## ZADANIE DO WYKONANIA
Dopisz dalszy ciąg tekstu o procesie w sprawie zabójstwa w kamperze na warszawskich Siekierkach, zaczynając po jego ostatnim zdaniu.

## POKAZANY FRAGMENT

============================================================

Dopytana przez sędziego referenta Pawła Dobosza o szczegóły odparła, iż musiałby to być jednojajowy brat bliźniak, by taki profil się powtórzył.

Z kolei prokurator Agata Kasperek wyjaśniła, iż oskarżony był wytypowany w inne sprawie, również zabójstwa jako podejrzany i wtedy pobierano od niego materiał genetyczny, który porównano z materiałem znalezionym na rękawiczce. Gdy w bazie wyszło, iż są one zgodne, wówczas przeprowadzono kolejne badanie DNA z udziałem Zdzisława W. i do nich odnosiła się biegła.

Zeznania siostry ofiary

We wtorek w warszawskim sądzie zeznawała też 64-letnia siostra zamordowanej Niemki. Podkreśliła, iż zastrzelona Silke G. oraz Peter H. przed śmiercią byli emerytami, którzy często podróżowali kamperem do Polski, na Ukrainę i do Rosji. – Kochali proste życie i wolność. Silke i Peter mieli dobre zawody, tanie mieszkanie, nie mieli dzieci i mieli dużo oszczędności – mówiła w sądzie.

Wyjaśniła, iż zanim Silke G. przeszła na emeryturę, była księgową, a Peter H. rzeczoznawcą ubezpieczeniowym. Podkreśliła, iż para nie zażywał, ani nie handlowała żadnymi narkotykami (ten wątek był badany w sprawie – przyp. red.). – Byliśmy bardzo blisko ze sobą. Miałam pełne zaufanie do mojej siostry – powiedziała na sali rozpraw.

Dodała, iż wiele lat temu po powrocie z Afryki Peter H. zmieniając reflektory, znalazł w aucie biały proszek. Sprawa zgłoszona została na policję. – Okazało się, iż tam są narkotyki, ale należące pewnie do poprzedniego właściciela pojazdu (...). Mieszkanie Silke i Petera też zostało wtedy przeszukane i nic nie znaleziono. (...) Nie wierzę, iż mogli handlować narkotykami. Baliby się trafić do więzienia – mówiła 64-latka.

Po niej zeznawał 47-letni były członek grupy mokotowskiej, którego niektórzy mieli wiązać ze sprawą zabójstwa oraz przebywający w więzieniu 56-latek, który miał mieć widzę na temat tej zbrodni. Przed sądem obaj zeznali jednak, iż nic o niej nie wiedzą.

Kolejny termin rozprawy sędzia Dobosz wyznaczył na 13 kwietnia.

Zbrodnia na Siekierkach

19 maja 2012 roku na warszawskich Siekierkach w zaparkowanym czerwonym kamperze znaleziono zwłoki kobiety z ranami postrzałowymi i ciężko rannego mężczyznę. 63-letnia Silke G. zginęła od czterech strzałów w głowę i w klatkę piersiową. 62-letni Peter H. został postrzelony raz, w głowę. Potem zabójca zadał mu ranę ciętą szyi. Peter H. trafił do szpitala, ale nie udało się go uratować.

============================================================

## DOSTARCZONE DANE
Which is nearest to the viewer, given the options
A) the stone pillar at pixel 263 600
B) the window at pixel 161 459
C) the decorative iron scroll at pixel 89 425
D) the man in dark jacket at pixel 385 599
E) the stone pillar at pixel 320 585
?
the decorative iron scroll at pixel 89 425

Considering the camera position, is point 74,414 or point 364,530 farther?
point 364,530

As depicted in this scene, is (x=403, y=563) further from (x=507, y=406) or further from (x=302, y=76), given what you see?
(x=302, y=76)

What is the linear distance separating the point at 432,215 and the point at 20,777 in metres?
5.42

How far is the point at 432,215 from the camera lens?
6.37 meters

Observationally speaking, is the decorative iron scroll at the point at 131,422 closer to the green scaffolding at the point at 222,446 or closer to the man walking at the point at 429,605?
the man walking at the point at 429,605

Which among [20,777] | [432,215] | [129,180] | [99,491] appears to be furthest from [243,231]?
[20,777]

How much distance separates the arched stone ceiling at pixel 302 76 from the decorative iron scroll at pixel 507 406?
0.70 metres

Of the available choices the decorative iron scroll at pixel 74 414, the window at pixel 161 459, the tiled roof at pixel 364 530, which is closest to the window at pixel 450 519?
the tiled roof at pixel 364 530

============================================================

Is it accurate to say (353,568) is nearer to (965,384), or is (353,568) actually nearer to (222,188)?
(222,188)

============================================================

## WYNIK ĆWICZENIA
W toku postępowania ustalono, iż ofiarami przestępstwa byli obywatele niemieccy, emeryci podróżujący po Europie, którzy zmierzali do Ukrainy w związku z odbywającymi się niebawem mistrzostwami Europy w piłce nożnej Euro 2012.

Prokuratura Okręgowa w Warszawie poinformowała, iż na miejscu zdarzenia i w jego bezpośredniej okolicy śledczy zabezpieczyli wiele śladów i dowodów, które następnie poddane zostały analizom i badaniom kryminalistycznym.

Zasadnicze znaczenie dla sprawy miała ujawniona (...) wśród rzeczy należących do pokrzywdzonych rękawiczka koloru czarno-czerwonego, na której ujawniono obecność cząsteczki GSR (niespalone lub częściowo spalone cząsteczki prochu z pozostałościami po wystrzale – przyp. red.) oraz DNA pochodzące od pokrzywdzonej obywatelki Niemiec i DNA pochodzenia męskiego, które pochodziło od innej osoby niż pokrzywdzony – przekazał rzecznik Prokuratury Okręgowej w Warszawie prok. Piotr Antoni Skiba.

Podkreślił, iż w toku śledztwa przesłuchano wielu świadków, sprawdzano różne wersje śledcze obejmujące m.in. konflikt na tle nieudanych transakcji narkotykowych, w które mogli być zaangażowani pokrzywdzeni, czy napad rabunkowy z użyciem broni oraz egzekucję seryjnego zabójcy.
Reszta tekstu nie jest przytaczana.